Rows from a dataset
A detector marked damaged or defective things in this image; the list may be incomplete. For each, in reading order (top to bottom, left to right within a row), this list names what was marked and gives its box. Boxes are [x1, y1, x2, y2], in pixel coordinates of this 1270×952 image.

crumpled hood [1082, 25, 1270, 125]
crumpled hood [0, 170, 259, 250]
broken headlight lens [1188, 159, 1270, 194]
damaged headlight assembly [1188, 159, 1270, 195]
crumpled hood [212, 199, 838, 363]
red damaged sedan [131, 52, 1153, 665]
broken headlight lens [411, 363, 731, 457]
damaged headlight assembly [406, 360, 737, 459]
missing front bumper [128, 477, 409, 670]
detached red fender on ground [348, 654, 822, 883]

**WHAT YOU NEED TO DO**: Can you write out, word for word, the stretch of the material from its start through the line containing "crumpled hood [212, 199, 838, 363]", with both ends included?

**TASK SOLUTION**:
A detector marked damaged or defective things in this image; the list may be incomplete. For each, in reading order (top to bottom, left to right within a row), this list names what was marked and gives its box. Boxes are [x1, y1, x2, y2], in pixel coordinates of this 1270×952 image.

crumpled hood [1082, 25, 1270, 125]
crumpled hood [0, 170, 259, 250]
broken headlight lens [1188, 159, 1270, 194]
damaged headlight assembly [1188, 159, 1270, 195]
crumpled hood [212, 199, 838, 363]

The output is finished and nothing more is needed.